Fifteen-year-old Josie Jameson’s plan for Halloween isn’t mere trick-or-treating. She and her lifelong pals, Casey, Seth, and Blaze, head to Lakefront Cemetery, the resting place of Josie’s late mom, Sarah. Josie believes that Halloween is an ideal night to “feel” her mom’s spirit. But a strange, gray cat leads her to an older tombstone with peculiar markings and no apparent name on it. Her friends also discover intriguing gravesites: Casey finds a child’s; Blaze, a priest’s; and Seth, a military veteran’s. Each teen feels compelled to learn more, and they receive some help from the cemetery caretaker, Grace. Later, Josie finds a letter from her mother, hidden in a picture frame, which the latter wrote after she received her cancer diagnosis. In it, Sarah purports to know magic and cryptically asks Josie to locate a special object and bury it next to her remains. The process of resolving the various mysteries ultimately leads to feuding among the friends. In this novel, Hotes includes plenty of spooky elements, including stories of witchcraft, crows that attack Josie, and, at one point, the appearance of Sarah’s ghostly figure. However, it’s the author’s attention to characterization that truly drives the tale. For example, it’s revealed that in the six years since Sarah’s death, Josie has repressed her grief while caring for her little brother, Owen, and their perpetually despondent father. Hotes offers meticulous and engrossing scenes showing how Josie gradually begins to mourn and how her friends sort out their own personal problems; for instance, Casey feels that her parents neglect her in favor of her athletic brother. As a result, the story is generally gloomy in tone, but it does have a few bright spots, including hints of a potential romance between Josie and one of her friends. There’s an effective twist near the end, and the supernatural elements leave room for expansion in future installments.
An engaging tale with shades of horror and well-drawn characters.
Secrets, lies, and teenage angst abound in Hotes’ (Josie Jameson and the Fourth Tombstone, 2015, etc.) second installment of a supernatural YA series.
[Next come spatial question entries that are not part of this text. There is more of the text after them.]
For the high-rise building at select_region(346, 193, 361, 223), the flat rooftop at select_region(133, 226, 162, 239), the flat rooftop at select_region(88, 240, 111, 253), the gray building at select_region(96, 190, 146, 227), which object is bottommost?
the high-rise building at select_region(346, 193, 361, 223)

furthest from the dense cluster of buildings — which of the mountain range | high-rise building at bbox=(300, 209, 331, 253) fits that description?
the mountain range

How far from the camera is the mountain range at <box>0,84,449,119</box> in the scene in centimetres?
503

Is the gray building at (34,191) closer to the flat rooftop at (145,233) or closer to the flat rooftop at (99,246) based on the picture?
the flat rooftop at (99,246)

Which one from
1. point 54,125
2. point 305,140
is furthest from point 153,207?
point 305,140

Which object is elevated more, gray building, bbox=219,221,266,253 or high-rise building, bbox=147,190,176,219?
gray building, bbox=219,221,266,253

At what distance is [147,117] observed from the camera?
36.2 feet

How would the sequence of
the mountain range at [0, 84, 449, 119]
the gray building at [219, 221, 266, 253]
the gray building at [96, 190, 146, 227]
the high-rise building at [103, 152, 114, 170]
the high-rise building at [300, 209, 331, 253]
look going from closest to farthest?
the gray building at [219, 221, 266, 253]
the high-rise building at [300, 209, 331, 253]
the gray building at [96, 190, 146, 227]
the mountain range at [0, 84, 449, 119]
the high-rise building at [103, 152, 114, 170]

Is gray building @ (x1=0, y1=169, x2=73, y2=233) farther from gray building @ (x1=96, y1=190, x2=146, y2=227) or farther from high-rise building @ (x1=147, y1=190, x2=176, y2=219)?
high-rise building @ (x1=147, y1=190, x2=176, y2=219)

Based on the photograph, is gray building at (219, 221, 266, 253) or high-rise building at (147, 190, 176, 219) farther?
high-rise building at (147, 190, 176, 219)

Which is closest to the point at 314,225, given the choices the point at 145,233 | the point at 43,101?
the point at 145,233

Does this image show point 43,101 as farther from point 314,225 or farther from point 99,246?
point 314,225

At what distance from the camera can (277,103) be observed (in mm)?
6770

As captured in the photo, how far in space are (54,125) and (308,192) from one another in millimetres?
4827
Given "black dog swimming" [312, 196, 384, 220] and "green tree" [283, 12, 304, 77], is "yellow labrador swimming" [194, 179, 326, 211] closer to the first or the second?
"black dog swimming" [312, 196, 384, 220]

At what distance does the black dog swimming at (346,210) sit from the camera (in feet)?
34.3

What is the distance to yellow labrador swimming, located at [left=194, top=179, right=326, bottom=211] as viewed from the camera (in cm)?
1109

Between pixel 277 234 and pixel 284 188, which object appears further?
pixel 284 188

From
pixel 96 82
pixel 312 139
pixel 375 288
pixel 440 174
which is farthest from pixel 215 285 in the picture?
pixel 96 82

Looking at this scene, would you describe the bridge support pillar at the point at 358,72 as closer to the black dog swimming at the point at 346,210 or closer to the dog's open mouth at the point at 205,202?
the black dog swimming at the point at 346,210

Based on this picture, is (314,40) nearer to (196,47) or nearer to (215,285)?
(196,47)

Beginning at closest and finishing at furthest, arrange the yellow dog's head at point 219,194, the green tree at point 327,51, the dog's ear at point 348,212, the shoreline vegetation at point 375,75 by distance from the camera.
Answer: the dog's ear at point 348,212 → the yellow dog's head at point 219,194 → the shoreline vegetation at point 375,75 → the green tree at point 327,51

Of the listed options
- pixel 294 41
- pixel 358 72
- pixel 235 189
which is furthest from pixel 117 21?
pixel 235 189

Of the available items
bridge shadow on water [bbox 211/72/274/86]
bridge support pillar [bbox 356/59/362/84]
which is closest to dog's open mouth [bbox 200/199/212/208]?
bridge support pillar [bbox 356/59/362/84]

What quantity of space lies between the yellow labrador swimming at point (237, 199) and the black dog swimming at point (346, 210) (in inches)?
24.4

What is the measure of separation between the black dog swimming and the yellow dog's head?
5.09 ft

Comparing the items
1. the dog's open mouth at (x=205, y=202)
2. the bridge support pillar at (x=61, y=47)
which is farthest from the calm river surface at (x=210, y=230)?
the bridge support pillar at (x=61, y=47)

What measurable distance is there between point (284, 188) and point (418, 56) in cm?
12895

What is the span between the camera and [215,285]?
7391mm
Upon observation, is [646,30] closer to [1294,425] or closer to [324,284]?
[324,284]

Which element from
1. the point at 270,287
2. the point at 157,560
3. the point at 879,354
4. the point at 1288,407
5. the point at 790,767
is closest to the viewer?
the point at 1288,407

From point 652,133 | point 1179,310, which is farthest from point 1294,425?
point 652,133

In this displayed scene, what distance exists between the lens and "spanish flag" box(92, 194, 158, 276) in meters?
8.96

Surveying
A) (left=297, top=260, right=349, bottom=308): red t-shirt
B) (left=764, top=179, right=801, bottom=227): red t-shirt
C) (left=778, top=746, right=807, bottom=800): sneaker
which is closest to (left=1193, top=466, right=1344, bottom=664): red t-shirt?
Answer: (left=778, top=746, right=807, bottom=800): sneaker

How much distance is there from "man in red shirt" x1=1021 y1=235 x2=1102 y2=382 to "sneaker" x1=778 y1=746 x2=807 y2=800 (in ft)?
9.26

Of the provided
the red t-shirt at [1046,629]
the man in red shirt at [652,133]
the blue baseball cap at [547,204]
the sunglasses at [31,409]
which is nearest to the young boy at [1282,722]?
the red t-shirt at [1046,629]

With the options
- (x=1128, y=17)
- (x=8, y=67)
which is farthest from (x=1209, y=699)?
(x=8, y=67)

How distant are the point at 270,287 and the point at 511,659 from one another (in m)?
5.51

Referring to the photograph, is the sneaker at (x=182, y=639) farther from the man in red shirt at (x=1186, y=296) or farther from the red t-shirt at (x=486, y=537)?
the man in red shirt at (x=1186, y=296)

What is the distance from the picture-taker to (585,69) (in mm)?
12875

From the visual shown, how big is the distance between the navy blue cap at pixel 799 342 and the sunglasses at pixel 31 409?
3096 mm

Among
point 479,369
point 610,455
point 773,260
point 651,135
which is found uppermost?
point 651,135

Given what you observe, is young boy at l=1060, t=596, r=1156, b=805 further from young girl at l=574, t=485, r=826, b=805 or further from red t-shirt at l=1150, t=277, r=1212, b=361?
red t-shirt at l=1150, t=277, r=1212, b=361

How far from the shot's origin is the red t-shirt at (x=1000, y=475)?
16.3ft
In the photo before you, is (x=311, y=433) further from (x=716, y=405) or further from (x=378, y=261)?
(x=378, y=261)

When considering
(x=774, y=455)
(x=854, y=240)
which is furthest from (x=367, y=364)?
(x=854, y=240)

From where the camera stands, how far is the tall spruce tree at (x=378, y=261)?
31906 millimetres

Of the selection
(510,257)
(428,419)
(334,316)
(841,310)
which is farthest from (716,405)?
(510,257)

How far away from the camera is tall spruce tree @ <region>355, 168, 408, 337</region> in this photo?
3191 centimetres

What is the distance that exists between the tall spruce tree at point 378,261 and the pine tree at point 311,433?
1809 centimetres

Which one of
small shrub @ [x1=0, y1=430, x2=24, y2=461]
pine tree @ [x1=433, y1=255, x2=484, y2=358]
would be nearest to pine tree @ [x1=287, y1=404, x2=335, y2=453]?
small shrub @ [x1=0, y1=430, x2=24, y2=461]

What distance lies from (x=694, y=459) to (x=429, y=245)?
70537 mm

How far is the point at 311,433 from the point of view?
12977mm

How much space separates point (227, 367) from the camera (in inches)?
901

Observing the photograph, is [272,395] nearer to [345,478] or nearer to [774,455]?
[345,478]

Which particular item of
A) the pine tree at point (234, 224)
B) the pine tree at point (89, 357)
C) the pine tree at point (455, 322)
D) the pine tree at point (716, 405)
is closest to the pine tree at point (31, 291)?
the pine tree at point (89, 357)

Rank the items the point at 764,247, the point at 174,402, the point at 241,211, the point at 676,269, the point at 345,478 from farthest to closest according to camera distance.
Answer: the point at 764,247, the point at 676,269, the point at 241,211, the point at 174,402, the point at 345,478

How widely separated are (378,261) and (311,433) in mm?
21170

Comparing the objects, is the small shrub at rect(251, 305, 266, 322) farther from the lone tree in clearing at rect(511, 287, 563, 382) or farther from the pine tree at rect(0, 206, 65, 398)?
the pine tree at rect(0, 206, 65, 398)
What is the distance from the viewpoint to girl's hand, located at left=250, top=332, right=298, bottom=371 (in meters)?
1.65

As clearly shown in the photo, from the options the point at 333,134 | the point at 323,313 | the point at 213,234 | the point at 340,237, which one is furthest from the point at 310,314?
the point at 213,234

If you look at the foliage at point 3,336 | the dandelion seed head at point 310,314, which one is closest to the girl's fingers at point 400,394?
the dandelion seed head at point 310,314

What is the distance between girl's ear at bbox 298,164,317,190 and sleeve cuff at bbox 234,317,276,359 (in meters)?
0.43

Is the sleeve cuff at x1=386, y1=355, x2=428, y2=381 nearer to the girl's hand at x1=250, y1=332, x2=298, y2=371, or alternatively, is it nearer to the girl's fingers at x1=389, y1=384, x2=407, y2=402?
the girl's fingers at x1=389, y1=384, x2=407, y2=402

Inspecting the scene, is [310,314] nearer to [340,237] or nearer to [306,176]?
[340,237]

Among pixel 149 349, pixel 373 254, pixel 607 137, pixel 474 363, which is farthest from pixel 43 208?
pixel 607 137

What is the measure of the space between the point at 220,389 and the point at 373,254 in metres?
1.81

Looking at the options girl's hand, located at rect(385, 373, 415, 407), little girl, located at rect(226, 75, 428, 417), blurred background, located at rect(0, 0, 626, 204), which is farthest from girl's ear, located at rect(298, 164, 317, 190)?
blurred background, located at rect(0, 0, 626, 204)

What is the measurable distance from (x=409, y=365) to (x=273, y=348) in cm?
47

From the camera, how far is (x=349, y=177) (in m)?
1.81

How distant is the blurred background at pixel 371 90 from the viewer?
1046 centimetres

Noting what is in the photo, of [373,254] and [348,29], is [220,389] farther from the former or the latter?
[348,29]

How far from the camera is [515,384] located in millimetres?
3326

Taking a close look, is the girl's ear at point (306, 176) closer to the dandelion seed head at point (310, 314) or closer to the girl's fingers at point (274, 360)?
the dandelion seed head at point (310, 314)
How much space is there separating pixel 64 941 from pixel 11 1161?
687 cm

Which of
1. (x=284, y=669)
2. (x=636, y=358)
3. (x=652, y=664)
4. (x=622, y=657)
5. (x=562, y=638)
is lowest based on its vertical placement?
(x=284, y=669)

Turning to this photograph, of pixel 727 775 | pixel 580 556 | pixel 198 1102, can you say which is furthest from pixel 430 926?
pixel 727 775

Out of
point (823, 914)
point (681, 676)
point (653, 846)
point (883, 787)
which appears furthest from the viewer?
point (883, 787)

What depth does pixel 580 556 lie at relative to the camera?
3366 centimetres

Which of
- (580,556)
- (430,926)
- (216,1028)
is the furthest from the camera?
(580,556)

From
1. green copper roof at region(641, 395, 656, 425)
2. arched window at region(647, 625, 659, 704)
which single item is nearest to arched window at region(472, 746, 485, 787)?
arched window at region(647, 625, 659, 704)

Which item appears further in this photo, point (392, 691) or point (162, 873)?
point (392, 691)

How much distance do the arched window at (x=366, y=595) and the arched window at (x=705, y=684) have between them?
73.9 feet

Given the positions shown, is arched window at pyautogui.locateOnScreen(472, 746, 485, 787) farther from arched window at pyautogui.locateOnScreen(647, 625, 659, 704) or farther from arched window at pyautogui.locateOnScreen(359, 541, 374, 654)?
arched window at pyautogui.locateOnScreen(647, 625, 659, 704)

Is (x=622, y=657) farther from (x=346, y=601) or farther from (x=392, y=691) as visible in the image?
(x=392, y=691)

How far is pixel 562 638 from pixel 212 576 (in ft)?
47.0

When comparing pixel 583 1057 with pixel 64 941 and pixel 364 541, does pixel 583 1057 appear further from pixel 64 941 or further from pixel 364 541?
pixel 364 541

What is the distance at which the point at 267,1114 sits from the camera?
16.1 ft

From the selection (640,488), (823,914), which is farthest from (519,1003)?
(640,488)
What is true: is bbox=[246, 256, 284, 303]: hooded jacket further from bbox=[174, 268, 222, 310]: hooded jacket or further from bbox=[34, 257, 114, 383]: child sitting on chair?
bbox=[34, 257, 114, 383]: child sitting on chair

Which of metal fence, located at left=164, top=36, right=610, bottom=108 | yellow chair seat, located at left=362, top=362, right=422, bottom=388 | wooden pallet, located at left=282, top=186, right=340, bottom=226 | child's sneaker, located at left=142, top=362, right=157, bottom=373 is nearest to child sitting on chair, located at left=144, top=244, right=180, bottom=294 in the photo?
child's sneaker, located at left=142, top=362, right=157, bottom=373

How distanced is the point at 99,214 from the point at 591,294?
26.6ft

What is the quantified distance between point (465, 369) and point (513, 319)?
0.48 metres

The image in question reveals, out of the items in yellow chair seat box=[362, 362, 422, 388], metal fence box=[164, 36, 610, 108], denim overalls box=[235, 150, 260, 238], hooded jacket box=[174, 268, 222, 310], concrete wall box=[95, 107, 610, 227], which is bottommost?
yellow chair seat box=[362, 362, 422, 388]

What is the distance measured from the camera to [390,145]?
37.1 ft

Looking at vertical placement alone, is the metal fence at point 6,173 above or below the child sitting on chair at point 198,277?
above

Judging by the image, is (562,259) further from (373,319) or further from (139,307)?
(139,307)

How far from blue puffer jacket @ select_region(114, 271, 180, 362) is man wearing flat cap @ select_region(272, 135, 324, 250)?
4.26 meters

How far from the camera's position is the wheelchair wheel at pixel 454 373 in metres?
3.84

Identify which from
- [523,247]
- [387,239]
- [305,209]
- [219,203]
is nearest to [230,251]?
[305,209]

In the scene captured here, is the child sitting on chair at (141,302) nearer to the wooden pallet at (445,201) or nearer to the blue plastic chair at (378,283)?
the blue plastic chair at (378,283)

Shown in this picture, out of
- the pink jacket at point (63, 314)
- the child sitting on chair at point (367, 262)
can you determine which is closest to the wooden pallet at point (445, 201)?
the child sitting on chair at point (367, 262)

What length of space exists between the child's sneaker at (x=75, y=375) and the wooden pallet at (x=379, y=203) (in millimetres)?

Josie Jameson is not your typical 14-year-old. After losing her mother at 8, she grows up fast, shouldering most of the household burden while her father drowns in grief. The loss hardens and matures her but also leaves many unanswered questions. Surrounded by a group of childhood friends, Josie searches for the truth about her mother and finds more than she expected. After a fainting spell lands her in the hospital, she wakes up with a pacemaker implanted, and Josie begins to experience strange, vivid dreams. Asleep, Josie is transported to 1800s London through the eyes of Agatha, an Irish missionary. Upon realizing that Agatha’s adventures are strikingly similar to actual historical events—like the push for women to take more active roles in the church—Josie plans to learn the truth behind the dreams. Fresh, modern, and inventive, the novel alternates between Josie’s and Agatha’s worlds. Each chapter reveals pieces to the overall puzzle of how and why Agatha and Josie are connected. Agatha’s chapters unveil a world where a secret sisterhood works to glorify God by clinging to the ideas in the “lost Book of Mary.” They yearn to be martyrs and leaders in a patriarchal religion. Josie’s narrative includes hashtags and relationship drama, making her seem authentic and contemporary. Hotes carefully layers Agatha’s tale and hints provocatively at what makes Josie so special. Certain key moments, however, such as a character’s struggle with depression and the ultimate big reveal, resolve without the same care and attention given in the novel’s ascent. But Josie—loyal, determined, and vulnerable—is a character readers will want to know better.
A delicious supernatural mystery that spans centuries.